**Text passage**.
━━━━━━━━

Raise interrupt when device finished work (or wants attention)

  1. Interrupt controller issues interrupt
  2. CPU acks interrupt

Messaged Signaled Interrupts

  • Pin count restrictions Write a small interrupt-describing data block describing data to a special mmap()ed IO address triggers interrupt
  • Very programmable

Precise Interrupts

Simple

  • PC saved in known place
  • All instructions before fully executed
  • All instruction after not executed (or no side effects)
  • Execution state of PC known

What if OOO, many instructions in-flight? Which instruction gets interrupted??

IO Software

  • Error handling
    • Close to hardware as possible
  • Sync vs asyn
  • Buffering
  • Sharable

Performing IO

Programmed IO

  • CPU does all work
  • Busy-waiting (pooling)
copy_from_user(buffer, p, count);
for (i = 0; i < count; i++) {
	while (*printer_status_reg != READY) 
		;
	*print_data_register = p[i];
}
return_to_user();
  • Waste CPU cycle

Interrupt-Drive IO

Process blocked while waiting, another process scheduled

  • When ready raises interrupt, then copies data

Direct Memory Access (DMA)

━━━━━━━━

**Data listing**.
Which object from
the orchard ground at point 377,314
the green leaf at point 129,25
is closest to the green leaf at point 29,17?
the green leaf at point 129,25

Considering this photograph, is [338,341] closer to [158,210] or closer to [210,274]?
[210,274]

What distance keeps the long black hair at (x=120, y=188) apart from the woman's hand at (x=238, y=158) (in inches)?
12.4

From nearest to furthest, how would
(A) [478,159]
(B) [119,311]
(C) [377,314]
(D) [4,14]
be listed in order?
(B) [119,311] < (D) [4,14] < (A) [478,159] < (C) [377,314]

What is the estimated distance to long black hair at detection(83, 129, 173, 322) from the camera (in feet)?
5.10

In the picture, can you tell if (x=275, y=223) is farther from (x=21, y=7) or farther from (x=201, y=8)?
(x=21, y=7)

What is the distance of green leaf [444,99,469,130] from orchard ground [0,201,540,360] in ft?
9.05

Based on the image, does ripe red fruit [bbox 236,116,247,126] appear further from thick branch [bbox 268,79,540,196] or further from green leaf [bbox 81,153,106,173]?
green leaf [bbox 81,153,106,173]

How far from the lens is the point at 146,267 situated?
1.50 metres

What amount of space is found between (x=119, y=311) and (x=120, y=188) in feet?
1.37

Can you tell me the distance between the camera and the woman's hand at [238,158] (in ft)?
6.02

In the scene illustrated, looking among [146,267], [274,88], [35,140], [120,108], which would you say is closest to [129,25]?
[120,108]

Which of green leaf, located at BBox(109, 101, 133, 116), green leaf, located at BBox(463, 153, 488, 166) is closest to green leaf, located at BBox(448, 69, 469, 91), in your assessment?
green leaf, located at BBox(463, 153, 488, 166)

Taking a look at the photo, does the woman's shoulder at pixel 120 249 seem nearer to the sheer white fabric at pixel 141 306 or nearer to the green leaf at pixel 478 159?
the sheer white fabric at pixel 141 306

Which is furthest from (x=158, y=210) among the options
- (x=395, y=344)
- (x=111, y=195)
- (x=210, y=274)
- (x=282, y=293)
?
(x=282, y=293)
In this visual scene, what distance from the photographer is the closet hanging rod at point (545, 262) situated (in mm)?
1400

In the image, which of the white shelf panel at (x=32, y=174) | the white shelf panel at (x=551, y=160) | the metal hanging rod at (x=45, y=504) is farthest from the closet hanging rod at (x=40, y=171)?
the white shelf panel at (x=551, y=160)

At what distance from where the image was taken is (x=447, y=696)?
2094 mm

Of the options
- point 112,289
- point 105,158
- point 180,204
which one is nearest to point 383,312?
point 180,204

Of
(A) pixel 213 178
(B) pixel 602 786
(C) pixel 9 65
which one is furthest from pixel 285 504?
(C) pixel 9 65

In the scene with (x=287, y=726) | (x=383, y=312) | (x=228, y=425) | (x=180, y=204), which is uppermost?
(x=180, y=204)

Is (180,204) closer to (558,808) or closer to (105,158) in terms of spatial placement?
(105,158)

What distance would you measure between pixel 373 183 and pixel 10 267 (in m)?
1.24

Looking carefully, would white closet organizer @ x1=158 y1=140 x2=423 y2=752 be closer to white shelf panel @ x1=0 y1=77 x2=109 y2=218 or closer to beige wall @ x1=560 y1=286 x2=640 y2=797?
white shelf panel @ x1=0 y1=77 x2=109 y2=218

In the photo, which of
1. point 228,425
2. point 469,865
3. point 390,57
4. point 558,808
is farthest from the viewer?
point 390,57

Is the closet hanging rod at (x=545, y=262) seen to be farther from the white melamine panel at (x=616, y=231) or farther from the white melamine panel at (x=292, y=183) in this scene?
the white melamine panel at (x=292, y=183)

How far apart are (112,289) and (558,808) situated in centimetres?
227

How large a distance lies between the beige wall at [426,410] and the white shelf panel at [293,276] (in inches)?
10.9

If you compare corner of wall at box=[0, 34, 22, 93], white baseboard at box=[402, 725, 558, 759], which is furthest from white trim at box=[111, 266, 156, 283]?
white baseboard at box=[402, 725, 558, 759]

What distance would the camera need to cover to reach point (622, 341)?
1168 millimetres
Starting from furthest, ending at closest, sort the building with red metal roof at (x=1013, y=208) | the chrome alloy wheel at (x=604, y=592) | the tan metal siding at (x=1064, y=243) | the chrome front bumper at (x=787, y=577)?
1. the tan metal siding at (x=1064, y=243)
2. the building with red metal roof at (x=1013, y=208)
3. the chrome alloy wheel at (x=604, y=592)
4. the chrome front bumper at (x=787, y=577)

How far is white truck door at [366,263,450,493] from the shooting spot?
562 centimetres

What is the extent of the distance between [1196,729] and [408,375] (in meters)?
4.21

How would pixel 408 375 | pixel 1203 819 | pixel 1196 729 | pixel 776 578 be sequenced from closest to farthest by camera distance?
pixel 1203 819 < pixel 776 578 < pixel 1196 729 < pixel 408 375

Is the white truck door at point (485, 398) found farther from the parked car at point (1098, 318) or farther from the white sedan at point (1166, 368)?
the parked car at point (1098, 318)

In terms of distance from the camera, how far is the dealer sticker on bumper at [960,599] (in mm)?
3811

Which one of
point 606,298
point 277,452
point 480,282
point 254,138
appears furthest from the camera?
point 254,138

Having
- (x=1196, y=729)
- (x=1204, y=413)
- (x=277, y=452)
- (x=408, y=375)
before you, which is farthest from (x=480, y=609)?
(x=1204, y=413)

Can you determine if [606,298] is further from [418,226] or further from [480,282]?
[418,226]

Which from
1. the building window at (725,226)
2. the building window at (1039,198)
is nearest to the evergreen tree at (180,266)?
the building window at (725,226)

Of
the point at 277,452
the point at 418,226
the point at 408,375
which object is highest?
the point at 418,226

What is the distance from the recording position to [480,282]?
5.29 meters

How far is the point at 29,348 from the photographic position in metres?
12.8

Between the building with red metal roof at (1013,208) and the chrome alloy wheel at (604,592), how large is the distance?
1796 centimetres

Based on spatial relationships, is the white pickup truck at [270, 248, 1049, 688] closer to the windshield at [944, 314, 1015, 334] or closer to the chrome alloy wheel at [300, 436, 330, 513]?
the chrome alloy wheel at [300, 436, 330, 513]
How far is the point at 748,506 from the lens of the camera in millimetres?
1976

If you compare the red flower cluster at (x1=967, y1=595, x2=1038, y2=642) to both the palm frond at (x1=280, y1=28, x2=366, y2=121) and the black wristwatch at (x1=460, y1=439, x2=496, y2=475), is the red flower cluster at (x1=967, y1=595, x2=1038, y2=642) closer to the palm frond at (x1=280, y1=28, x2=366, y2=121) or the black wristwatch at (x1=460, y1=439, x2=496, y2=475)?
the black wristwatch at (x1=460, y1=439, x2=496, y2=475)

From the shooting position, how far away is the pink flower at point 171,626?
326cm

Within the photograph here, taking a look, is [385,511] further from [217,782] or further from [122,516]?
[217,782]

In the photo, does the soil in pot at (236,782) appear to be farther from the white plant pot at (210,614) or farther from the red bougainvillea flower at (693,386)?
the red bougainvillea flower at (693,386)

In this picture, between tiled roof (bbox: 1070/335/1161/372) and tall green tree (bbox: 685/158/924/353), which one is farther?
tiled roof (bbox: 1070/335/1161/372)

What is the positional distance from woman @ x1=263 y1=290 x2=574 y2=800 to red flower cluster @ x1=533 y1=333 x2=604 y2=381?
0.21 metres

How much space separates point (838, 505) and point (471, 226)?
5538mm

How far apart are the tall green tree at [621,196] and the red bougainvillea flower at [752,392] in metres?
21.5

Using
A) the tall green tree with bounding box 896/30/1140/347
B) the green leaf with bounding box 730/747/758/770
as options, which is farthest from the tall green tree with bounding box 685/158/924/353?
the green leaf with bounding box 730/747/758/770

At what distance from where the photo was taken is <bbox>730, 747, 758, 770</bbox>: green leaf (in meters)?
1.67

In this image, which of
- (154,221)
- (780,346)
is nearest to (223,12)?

━━━━━━━━

**Parts of the exercise**.
[1] Can you extract the notes on interrupts and I/O in full, word for word?
[2] Could you lay out the entries as a Markdown table with columns "n" and "Line", starting at the line that contains "How much space" and ending at the last line of the entries, with blank lines left out?
The notes and the entries come from unrelated sources.

**Results for each task**.
[1]
Raise interrupt when device finished work (or wants attention)

  1. Interrupt controller issues interrupt
  2. CPU acks interrupt

Messaged Signaled Interrupts

  • Pin count restrictions Write a small interrupt-describing data block describing data to a special mmap()ed IO address triggers interrupt
  • Very programmable

Precise Interrupts

Simple

  • PC saved in known place
  • All instructions before fully executed
  • All instruction after not executed (or no side effects)
  • Execution state of PC known

What if OOO, many instructions in-flight? Which instruction gets interrupted??

IO Software

  • Error handling
    • Close to hardware as possible
  • Sync vs asyn
  • Buffering
  • Sharable

Performing IO

Programmed IO

  • CPU does all work
  • Busy-waiting (pooling)
copy_from_user(buffer, p, count);
for (i = 0; i < count; i++) {
	while (*printer_status_reg != READY) 
		;
	*print_data_register = p[i];
}
return_to_user();
  • Waste CPU cycle

Interrupt-Drive IO

Process blocked while waiting, another process scheduled

  • When ready raises interrupt, then copies data

Direct Memory Access (DMA)

[2]
| n | Line |
|---|---|
| 1 | How much space separates point (838, 505) and point (471, 226)? |
| 2 | 5538mm |
| 3 | How far apart are the tall green tree at [621,196] and the red bougainvillea flower at [752,392] in metres? |
| 4 | 21.5 |
| 5 | Using |
| 6 | A) the tall green tree with bounding box 896/30/1140/347 |
| 7 | B) the green leaf with bounding box 730/747/758/770 |
| 8 | as options, which is farthest from the tall green tree with bounding box 685/158/924/353? |
| 9 | the green leaf with bounding box 730/747/758/770 |
| 10 | At what distance from where the photo was taken is <bbox>730, 747, 758, 770</bbox>: green leaf (in meters)? |
| 11 | 1.67 |
| 12 | In this image, which of |
| 13 | - (154,221) |
| 14 | - (780,346) |
| 15 | is nearest to (223,12)? |